* _Texte à lire_
Cette année 2017 ne déroge pas à la règle : après un été assez calme en terme de sorties, c’est l’avalanche en ce mois de septembre qui s’achève.
La fin d’une des meilleures séries Marvel de ces dernières années, l’intégrale d’un chef d’œuvre français, une petite pépite indépendante ou encore une vision originale de l’adolescence du plus grand héros de la Terre… Voici les cinq titres à ne pas manquer pour la rentrée.
The Grocery
L’éditeur roubaisien Ankama, connu en grande partie pour les séries Dofus et Wakfu, possède un catalogue d’albums de bande dessinées des plus riches, avec notamment les œuvres de Mathieu Bablet ou encore le chef d’œuvre de RUN, Mutafukaz, qui va avoir le droit à une adaptation au cinéma. Parmi les pépites dont regorge l’éditeur français, on peut citer The Grocery, une série en 4 tomes écrite par Aurélien Ducoudray et dessinée par Guillaume Singelin, racontant l’arrivée d’Eliott, un jeune élève timide et studieux, dans un quartier tendu de Baltimore, alors que son père vient de réaliser son rêve en rachetant une petite épicerie.
Présenté comme un mélange déjanté entre The Wire et Meet The Feebles, la série surprend par l’évolution de son ton.

* _Consigne_
Indiquez si chacune des affirmations suivantes concorde avec le texte sur les sorties de bandes dessinées de la rentrée, et justifiez chaque réponse par les mots exacts du texte. (a) The Grocery compte quatre tomes. (b) Ankama est un éditeur installé à Lyon. (c) Les dessins de The Grocery sont signés Mathieu Bablet.

* _Jeu de données_
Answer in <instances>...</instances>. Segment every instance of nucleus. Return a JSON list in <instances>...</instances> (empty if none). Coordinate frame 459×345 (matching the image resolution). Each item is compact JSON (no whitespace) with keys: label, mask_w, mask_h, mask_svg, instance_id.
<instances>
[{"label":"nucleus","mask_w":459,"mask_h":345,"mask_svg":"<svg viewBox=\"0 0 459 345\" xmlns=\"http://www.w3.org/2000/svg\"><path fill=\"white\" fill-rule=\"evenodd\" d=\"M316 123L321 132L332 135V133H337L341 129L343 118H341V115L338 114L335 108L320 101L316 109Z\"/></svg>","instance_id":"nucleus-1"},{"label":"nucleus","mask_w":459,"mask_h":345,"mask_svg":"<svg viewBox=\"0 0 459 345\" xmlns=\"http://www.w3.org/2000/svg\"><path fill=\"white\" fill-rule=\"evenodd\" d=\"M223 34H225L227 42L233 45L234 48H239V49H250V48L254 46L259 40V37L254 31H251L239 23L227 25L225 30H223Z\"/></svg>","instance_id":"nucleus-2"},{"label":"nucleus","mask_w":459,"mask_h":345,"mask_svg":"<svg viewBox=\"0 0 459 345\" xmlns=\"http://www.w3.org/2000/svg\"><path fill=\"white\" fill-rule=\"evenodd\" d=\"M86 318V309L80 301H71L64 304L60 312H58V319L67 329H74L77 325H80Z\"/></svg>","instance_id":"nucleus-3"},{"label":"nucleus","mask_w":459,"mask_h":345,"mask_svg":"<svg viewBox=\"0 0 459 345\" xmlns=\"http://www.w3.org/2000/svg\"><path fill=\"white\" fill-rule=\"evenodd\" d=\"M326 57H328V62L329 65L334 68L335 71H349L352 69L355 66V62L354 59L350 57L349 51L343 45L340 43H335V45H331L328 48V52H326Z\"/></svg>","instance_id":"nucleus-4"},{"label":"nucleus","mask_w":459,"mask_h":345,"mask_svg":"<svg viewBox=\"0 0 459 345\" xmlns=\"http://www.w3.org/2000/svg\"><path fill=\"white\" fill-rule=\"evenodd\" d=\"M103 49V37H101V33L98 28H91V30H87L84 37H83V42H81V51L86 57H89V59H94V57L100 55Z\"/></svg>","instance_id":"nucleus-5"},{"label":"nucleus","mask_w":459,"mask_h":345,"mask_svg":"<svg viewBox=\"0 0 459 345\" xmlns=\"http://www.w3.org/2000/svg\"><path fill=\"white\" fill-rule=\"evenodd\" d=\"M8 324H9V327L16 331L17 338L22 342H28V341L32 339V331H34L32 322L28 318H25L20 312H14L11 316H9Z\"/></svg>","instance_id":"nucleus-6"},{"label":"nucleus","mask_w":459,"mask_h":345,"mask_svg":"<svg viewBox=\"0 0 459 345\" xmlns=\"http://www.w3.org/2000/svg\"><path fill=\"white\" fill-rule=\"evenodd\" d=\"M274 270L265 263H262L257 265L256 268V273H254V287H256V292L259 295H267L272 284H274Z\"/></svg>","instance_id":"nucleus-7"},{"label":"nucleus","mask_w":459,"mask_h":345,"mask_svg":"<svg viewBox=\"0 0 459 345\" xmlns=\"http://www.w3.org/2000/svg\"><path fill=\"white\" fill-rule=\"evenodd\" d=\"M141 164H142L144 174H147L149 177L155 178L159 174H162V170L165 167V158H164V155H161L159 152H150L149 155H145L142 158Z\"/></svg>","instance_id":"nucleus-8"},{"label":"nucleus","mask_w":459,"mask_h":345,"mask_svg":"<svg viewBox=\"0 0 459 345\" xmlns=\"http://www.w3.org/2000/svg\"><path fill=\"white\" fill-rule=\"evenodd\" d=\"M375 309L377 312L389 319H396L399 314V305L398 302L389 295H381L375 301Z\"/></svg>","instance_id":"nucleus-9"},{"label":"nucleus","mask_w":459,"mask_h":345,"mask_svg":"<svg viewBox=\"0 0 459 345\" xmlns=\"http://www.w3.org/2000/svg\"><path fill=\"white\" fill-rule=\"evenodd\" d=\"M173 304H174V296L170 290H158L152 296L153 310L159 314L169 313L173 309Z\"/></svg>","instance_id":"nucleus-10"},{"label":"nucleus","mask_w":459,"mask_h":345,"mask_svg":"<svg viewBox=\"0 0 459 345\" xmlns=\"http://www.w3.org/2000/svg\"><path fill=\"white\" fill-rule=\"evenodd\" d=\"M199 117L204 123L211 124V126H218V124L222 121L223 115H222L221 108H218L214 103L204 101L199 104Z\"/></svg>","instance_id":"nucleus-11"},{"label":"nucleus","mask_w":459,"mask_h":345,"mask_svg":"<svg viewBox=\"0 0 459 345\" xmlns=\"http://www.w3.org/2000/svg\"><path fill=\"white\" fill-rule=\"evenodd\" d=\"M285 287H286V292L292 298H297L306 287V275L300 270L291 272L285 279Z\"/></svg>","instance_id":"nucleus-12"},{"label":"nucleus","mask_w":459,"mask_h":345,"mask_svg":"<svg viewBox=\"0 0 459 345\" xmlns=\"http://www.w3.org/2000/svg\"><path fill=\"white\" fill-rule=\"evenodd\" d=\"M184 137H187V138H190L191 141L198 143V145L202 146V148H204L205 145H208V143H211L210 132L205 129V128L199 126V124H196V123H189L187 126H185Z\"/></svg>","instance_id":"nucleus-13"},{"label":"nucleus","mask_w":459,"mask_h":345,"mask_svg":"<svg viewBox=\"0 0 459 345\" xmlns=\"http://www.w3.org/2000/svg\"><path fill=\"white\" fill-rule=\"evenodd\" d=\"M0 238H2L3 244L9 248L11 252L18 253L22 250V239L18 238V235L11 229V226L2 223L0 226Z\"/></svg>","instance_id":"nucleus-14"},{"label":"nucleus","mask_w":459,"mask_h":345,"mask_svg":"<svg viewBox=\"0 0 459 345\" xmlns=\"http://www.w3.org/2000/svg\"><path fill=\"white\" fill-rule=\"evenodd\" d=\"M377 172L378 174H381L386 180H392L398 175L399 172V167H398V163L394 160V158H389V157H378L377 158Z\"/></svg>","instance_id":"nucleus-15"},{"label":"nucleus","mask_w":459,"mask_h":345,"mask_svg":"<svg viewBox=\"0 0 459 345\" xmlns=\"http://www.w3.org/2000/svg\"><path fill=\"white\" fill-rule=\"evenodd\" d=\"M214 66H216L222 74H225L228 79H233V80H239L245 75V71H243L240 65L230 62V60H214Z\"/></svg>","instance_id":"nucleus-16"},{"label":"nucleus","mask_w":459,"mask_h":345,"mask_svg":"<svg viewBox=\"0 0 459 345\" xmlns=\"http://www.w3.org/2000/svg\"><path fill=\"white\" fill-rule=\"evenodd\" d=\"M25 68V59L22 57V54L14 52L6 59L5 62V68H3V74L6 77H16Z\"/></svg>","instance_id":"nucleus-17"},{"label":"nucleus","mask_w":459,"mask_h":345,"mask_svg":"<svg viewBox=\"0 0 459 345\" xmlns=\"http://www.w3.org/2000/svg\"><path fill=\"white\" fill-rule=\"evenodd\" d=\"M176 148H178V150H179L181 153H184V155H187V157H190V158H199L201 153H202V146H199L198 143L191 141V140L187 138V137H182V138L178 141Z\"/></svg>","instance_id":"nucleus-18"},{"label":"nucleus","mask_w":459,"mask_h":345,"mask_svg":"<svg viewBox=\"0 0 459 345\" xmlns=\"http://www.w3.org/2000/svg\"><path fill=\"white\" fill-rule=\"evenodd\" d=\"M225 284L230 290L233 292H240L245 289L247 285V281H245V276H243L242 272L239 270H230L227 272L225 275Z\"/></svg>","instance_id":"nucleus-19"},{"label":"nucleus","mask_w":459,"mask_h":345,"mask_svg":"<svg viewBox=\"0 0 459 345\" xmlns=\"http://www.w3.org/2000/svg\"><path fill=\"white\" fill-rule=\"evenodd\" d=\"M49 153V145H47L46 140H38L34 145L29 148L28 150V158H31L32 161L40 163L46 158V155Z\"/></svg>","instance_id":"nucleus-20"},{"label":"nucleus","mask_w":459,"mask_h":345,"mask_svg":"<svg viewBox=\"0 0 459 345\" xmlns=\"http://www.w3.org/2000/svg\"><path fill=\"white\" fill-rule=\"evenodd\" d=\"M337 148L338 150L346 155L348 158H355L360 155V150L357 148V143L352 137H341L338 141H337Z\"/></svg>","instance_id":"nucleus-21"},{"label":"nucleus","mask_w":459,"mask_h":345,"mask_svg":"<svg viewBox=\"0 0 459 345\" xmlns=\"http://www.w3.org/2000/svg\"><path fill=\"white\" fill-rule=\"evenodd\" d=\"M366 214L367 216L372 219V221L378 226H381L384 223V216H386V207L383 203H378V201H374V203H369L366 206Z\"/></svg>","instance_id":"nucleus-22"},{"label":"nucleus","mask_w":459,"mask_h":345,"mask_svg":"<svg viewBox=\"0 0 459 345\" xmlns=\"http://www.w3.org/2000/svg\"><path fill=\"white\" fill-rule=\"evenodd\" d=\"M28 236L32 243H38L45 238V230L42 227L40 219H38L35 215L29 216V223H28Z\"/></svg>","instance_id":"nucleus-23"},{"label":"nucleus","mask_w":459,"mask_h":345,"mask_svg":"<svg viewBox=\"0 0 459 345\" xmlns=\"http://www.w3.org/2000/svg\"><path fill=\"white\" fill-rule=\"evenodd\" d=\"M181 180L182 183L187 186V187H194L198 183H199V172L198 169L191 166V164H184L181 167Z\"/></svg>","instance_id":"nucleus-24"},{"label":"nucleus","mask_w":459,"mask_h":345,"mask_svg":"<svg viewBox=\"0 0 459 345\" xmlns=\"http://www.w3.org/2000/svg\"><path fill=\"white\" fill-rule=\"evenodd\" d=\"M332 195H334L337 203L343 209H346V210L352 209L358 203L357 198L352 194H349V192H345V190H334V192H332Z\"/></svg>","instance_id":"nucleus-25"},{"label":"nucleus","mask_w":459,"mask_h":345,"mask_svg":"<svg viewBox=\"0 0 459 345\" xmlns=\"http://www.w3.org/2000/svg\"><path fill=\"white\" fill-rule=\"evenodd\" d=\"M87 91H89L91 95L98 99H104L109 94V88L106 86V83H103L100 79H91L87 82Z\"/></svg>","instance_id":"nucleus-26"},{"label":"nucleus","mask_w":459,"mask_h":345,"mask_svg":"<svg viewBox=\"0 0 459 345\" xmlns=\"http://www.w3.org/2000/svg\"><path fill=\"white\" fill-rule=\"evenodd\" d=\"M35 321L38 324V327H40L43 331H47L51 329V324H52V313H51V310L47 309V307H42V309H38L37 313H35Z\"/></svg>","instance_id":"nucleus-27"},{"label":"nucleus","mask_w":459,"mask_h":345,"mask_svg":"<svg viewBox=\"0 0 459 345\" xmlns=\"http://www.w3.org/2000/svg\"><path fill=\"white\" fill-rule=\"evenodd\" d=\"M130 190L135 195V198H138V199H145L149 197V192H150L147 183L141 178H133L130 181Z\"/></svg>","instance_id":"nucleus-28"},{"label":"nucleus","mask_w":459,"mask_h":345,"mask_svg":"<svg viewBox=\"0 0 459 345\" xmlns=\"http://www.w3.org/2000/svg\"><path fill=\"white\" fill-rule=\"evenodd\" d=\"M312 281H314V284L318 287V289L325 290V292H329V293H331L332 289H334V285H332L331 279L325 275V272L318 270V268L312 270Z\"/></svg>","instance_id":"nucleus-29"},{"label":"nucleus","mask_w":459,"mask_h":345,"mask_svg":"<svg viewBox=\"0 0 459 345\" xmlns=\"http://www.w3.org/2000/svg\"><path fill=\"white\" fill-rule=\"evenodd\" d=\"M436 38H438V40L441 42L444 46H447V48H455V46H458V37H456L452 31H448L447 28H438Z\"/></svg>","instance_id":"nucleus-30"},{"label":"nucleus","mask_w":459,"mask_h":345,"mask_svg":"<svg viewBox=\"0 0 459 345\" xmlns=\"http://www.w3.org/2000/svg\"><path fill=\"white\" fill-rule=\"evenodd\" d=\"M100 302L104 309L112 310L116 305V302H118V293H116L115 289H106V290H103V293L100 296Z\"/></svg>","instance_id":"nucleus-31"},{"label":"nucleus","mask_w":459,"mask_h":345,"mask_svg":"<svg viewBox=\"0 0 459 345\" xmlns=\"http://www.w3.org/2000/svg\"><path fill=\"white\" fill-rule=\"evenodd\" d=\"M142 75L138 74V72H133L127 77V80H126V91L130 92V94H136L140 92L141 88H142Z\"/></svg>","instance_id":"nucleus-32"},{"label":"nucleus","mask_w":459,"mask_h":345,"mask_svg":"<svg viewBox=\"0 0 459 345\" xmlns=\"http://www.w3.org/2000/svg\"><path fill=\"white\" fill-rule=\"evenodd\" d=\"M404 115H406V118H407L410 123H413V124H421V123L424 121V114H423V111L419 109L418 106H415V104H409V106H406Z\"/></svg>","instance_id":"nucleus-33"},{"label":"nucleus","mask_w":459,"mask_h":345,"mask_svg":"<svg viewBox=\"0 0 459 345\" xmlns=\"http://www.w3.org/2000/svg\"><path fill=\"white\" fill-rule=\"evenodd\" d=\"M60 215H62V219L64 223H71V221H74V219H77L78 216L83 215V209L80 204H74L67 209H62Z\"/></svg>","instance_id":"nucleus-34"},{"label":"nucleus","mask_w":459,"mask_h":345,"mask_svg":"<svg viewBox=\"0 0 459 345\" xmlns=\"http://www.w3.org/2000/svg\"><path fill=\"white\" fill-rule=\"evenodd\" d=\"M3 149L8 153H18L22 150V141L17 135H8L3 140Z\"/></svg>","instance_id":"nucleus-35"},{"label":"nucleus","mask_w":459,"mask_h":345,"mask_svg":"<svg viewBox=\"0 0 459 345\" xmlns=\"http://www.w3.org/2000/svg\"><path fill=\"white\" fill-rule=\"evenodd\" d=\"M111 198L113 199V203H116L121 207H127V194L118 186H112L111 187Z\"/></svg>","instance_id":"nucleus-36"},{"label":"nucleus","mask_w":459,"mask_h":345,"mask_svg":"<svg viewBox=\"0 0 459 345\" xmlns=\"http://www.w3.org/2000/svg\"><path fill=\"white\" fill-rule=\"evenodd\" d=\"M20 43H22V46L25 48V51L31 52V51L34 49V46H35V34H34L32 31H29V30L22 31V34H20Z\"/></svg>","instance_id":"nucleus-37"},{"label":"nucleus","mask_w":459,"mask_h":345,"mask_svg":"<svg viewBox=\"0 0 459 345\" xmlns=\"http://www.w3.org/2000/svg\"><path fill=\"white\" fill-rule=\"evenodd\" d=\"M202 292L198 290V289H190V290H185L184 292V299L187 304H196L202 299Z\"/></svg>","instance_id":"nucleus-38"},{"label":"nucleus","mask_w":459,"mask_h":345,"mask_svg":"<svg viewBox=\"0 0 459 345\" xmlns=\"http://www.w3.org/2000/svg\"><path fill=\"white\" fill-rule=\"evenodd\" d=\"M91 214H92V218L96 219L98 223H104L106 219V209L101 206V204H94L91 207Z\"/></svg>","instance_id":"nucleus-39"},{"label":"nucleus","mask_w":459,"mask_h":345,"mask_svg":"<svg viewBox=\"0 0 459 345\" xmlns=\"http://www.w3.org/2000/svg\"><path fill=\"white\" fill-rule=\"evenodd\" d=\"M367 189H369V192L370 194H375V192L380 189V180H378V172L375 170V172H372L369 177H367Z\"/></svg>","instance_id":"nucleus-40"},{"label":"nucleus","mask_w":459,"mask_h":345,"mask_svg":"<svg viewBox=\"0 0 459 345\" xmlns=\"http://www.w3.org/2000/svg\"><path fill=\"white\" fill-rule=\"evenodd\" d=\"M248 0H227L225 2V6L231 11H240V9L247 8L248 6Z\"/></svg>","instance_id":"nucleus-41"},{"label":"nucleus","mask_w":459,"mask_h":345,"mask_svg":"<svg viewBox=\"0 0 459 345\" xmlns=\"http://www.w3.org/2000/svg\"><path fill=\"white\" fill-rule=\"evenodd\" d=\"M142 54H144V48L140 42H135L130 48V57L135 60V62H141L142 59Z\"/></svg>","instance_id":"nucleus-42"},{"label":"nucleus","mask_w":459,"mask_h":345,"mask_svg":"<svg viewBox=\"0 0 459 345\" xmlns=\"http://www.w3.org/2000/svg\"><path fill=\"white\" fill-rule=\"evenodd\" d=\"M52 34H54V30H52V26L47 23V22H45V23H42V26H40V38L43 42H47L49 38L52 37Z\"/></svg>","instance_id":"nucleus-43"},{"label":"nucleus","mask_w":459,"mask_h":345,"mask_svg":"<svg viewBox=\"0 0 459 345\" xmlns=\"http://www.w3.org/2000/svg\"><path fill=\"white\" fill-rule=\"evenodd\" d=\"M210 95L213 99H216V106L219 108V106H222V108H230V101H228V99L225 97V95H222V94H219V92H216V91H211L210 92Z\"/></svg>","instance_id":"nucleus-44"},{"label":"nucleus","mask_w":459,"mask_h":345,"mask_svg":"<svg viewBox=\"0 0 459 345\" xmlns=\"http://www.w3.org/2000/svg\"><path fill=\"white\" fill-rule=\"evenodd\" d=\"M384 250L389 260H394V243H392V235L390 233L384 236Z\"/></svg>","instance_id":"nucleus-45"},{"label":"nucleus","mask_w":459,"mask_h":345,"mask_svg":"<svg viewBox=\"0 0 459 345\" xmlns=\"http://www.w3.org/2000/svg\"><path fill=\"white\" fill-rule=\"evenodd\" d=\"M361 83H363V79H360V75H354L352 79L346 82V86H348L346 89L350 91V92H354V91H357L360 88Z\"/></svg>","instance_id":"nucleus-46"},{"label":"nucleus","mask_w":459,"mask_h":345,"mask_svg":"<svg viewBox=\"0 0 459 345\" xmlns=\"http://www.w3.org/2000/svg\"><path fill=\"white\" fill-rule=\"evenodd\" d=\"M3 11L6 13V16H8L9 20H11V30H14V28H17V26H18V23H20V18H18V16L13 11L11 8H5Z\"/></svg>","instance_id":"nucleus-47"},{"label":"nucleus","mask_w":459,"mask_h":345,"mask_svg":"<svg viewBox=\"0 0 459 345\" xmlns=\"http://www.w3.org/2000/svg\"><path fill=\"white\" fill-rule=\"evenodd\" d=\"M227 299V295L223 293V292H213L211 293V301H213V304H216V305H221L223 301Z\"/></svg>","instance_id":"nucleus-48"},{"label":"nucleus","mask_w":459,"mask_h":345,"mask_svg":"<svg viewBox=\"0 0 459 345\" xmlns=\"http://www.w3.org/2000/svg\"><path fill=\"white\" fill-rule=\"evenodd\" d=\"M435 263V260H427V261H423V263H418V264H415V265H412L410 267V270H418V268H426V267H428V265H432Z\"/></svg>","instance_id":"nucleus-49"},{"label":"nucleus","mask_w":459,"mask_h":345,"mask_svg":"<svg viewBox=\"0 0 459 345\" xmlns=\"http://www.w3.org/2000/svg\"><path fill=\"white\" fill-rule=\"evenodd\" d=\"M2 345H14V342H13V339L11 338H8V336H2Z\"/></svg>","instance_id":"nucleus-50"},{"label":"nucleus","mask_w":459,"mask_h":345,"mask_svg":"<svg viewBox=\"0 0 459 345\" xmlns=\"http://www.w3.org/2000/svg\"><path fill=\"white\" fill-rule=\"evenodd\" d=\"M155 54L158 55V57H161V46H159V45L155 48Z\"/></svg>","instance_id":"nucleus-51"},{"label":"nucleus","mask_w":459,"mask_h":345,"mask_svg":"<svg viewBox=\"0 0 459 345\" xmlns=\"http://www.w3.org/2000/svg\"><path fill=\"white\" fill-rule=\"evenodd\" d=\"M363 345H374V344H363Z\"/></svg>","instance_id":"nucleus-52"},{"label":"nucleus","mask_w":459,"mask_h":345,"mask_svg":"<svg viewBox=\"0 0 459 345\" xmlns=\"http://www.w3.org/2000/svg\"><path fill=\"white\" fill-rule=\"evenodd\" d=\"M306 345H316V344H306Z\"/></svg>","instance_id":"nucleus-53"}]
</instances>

* _Corrigé_
(a) Oui : « une série en 4 tomes ».
(b) Non : « L’éditeur roubaisien Ankama ».
(c) Non : « dessinée par Guillaume Singelin ».